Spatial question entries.
## begin

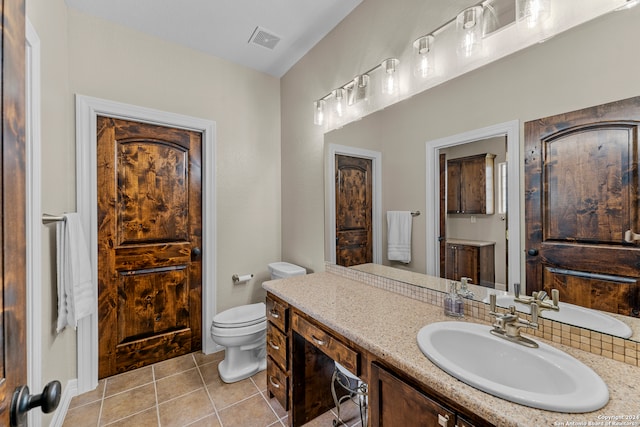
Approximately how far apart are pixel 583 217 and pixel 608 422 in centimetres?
64

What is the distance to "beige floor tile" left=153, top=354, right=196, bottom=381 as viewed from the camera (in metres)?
2.17

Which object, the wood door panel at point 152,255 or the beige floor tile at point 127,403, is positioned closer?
the beige floor tile at point 127,403

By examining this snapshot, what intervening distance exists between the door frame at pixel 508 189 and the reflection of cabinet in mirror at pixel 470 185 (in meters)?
0.07

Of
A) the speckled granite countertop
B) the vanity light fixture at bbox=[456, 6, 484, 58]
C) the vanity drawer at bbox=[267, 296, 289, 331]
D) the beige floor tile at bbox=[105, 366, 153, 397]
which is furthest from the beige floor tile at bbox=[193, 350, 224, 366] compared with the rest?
the vanity light fixture at bbox=[456, 6, 484, 58]

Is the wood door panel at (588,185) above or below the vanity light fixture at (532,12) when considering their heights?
below

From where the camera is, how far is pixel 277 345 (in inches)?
67.0

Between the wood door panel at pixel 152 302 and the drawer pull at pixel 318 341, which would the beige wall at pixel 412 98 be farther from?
the wood door panel at pixel 152 302

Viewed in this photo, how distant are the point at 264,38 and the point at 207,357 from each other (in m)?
2.71

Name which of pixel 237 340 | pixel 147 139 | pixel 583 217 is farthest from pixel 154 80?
pixel 583 217

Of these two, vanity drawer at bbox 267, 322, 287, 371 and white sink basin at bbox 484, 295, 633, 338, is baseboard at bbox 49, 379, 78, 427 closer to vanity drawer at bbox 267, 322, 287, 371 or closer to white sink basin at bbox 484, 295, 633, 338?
A: vanity drawer at bbox 267, 322, 287, 371

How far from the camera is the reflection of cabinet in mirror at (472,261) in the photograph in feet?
4.09

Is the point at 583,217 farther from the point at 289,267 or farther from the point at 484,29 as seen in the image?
the point at 289,267

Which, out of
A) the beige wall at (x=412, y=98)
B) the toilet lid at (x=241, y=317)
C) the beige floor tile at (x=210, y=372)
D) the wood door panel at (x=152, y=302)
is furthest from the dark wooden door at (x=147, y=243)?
the beige wall at (x=412, y=98)

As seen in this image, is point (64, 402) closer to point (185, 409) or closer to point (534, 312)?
point (185, 409)
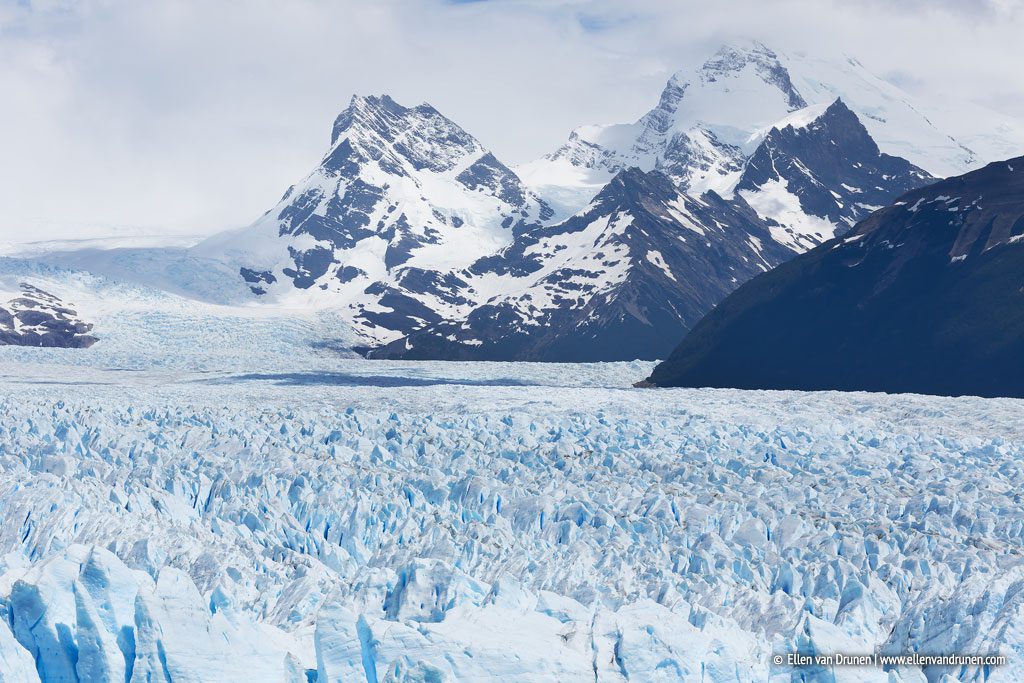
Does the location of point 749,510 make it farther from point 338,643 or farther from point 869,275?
point 869,275

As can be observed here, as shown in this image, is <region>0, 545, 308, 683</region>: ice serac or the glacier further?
the glacier

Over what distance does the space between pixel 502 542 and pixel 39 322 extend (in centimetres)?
13937

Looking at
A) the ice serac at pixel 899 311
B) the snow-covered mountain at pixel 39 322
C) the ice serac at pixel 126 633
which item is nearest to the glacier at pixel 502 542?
the ice serac at pixel 126 633

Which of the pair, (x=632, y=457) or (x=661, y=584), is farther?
(x=632, y=457)

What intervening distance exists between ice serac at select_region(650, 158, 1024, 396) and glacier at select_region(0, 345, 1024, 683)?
32.2 metres

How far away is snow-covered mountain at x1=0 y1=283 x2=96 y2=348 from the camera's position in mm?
154500

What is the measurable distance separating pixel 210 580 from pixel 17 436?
24.1 metres

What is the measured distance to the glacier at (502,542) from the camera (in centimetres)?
2802

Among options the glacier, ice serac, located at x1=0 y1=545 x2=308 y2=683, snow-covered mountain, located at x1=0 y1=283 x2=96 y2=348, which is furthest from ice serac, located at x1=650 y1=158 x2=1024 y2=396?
snow-covered mountain, located at x1=0 y1=283 x2=96 y2=348

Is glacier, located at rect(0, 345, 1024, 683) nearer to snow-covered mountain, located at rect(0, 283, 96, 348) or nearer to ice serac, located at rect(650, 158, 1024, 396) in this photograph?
ice serac, located at rect(650, 158, 1024, 396)

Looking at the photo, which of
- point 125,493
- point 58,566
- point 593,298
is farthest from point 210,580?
Result: point 593,298

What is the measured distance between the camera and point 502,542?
37969 millimetres

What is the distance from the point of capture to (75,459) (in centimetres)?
4756

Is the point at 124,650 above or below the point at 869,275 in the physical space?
below
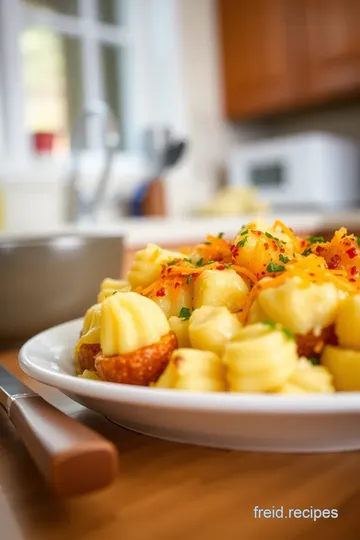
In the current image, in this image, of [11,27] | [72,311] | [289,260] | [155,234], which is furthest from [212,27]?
[289,260]

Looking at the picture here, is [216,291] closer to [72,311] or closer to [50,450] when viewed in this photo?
[50,450]

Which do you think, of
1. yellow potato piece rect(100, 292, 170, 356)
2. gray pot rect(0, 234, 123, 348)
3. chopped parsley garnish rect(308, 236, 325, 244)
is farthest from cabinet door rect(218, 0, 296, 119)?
yellow potato piece rect(100, 292, 170, 356)

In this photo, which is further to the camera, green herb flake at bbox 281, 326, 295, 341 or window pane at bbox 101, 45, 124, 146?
window pane at bbox 101, 45, 124, 146

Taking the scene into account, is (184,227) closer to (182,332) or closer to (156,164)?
(156,164)

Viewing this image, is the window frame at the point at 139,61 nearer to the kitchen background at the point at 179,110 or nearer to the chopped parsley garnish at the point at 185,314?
the kitchen background at the point at 179,110

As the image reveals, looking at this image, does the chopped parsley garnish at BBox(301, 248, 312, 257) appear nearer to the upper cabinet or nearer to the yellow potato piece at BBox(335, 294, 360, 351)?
the yellow potato piece at BBox(335, 294, 360, 351)

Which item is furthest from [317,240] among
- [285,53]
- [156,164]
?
[285,53]

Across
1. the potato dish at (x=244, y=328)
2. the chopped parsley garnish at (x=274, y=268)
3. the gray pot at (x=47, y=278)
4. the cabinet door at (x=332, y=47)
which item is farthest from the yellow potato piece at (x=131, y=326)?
the cabinet door at (x=332, y=47)

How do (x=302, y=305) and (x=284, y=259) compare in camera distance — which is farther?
(x=284, y=259)
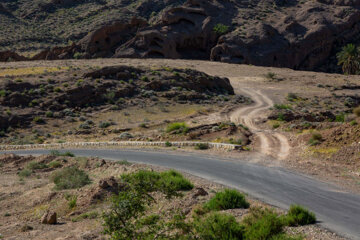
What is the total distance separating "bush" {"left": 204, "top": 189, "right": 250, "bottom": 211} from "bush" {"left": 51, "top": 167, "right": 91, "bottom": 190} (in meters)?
8.39

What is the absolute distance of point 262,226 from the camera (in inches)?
330

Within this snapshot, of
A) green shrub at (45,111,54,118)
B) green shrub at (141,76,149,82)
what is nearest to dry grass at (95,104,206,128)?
green shrub at (45,111,54,118)

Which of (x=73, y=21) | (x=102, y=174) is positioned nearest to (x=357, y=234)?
(x=102, y=174)

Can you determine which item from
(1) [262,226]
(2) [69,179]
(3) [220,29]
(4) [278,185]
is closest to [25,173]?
(2) [69,179]

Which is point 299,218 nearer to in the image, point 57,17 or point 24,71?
point 24,71

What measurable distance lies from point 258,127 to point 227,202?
23625 mm

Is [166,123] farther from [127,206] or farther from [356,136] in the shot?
[127,206]

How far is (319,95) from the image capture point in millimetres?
51562

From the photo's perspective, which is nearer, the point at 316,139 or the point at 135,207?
the point at 135,207

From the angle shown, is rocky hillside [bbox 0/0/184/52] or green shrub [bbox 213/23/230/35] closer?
green shrub [bbox 213/23/230/35]

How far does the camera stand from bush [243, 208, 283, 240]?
26.9 ft

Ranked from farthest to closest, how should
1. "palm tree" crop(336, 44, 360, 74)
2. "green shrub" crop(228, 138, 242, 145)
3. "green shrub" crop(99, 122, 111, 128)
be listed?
"palm tree" crop(336, 44, 360, 74) → "green shrub" crop(99, 122, 111, 128) → "green shrub" crop(228, 138, 242, 145)

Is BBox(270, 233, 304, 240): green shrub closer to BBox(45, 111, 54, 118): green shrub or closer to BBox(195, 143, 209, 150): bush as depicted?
BBox(195, 143, 209, 150): bush

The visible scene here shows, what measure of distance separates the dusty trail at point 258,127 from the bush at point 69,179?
10.5m
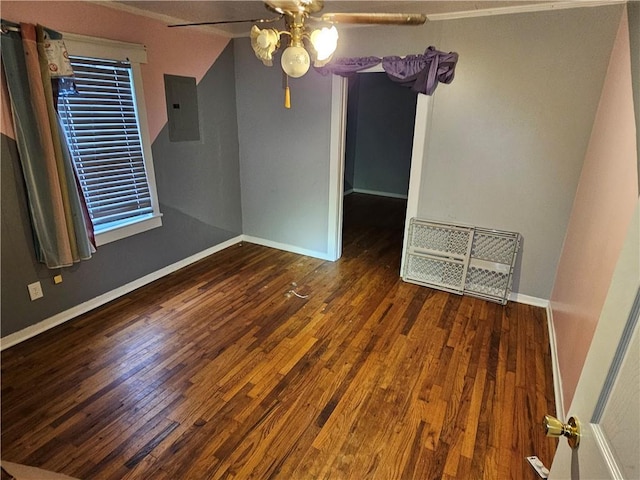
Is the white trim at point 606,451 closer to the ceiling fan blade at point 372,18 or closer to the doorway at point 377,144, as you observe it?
the ceiling fan blade at point 372,18

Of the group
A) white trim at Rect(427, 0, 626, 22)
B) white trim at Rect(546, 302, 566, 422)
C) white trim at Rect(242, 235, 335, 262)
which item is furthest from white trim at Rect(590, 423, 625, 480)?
white trim at Rect(242, 235, 335, 262)

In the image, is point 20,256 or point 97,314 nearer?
point 20,256

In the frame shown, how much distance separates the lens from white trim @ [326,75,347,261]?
133 inches

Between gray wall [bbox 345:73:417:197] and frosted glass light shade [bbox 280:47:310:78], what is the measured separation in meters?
4.93

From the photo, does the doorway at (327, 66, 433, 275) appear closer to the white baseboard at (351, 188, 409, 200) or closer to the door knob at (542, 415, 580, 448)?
the door knob at (542, 415, 580, 448)

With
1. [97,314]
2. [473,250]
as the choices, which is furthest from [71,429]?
[473,250]

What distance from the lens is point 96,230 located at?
2836 mm

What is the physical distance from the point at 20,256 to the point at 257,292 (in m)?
1.71

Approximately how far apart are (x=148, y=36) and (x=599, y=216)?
11.2 feet

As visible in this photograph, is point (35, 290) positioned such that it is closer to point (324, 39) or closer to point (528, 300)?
point (324, 39)

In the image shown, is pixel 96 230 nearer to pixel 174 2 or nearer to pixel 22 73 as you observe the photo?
pixel 22 73

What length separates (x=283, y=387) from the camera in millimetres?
2123

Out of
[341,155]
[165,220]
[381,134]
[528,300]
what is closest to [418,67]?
[341,155]

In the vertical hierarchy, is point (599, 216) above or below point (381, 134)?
below
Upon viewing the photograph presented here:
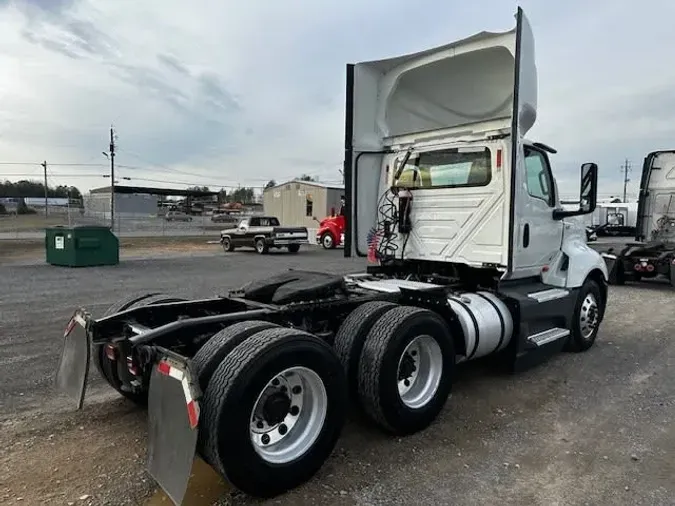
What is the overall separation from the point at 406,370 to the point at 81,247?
14.0 m

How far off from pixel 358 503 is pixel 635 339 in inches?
227

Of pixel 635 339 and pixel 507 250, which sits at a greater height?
pixel 507 250

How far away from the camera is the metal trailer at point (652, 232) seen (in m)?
12.2

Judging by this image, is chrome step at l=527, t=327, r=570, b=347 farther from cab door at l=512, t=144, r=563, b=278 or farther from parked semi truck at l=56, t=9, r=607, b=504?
cab door at l=512, t=144, r=563, b=278

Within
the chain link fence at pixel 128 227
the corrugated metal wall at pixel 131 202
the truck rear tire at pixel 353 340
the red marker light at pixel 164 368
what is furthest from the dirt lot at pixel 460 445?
the corrugated metal wall at pixel 131 202

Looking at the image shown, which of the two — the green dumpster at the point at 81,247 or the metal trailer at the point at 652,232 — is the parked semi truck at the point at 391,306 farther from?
the green dumpster at the point at 81,247

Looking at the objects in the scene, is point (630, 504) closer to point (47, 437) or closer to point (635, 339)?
point (47, 437)

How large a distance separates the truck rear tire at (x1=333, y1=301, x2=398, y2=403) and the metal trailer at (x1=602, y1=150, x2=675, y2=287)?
9659 millimetres

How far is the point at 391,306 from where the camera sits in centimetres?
422

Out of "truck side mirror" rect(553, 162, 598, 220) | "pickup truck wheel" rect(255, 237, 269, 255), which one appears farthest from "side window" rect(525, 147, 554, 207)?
"pickup truck wheel" rect(255, 237, 269, 255)

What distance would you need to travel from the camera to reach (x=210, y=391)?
2902mm

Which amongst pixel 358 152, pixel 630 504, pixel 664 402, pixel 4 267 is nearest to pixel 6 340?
pixel 358 152

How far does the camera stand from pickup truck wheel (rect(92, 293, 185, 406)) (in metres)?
3.91

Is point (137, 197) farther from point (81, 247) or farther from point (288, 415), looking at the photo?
point (288, 415)
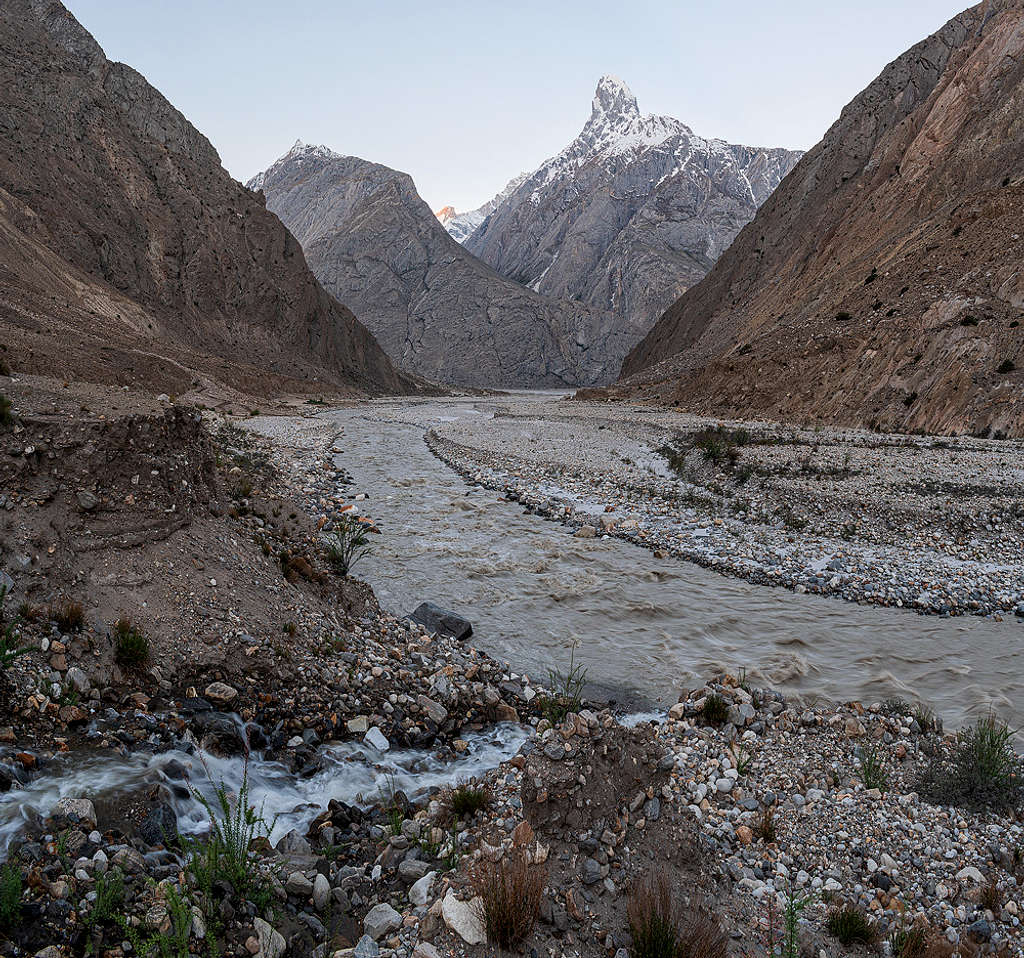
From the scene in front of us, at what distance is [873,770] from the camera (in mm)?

## end

Could you pull out, word for word, the lines of the listing from the one containing "How large a" through the end of the listing, both ends included, leaving the pictures out?

ANSWER TO THIS TASK.
How large a distance separates the truck rear tire at (x1=333, y1=301, x2=398, y2=403) and the metal trailer at (x1=602, y1=150, x2=675, y2=287)?
9659 millimetres

How far is the point at 391,306 from where the camera sits in centimetres?
422

Out of "truck side mirror" rect(553, 162, 598, 220) | "pickup truck wheel" rect(255, 237, 269, 255), which one appears farthest from "side window" rect(525, 147, 554, 207)?
"pickup truck wheel" rect(255, 237, 269, 255)

What distance would you need to travel from the camera to reach (x=210, y=391)?
2902mm

Which amongst pixel 358 152, pixel 630 504, pixel 664 402, pixel 4 267 is nearest to pixel 6 340?
pixel 358 152

How far does the camera stand from pickup truck wheel (rect(92, 293, 185, 406)) (in metres)?
3.91

Is point (137, 197) farther from point (81, 247) or farther from point (288, 415), looking at the photo?
point (288, 415)
From the scene in front of us, at what distance is [873,770] from the camera (in mm)?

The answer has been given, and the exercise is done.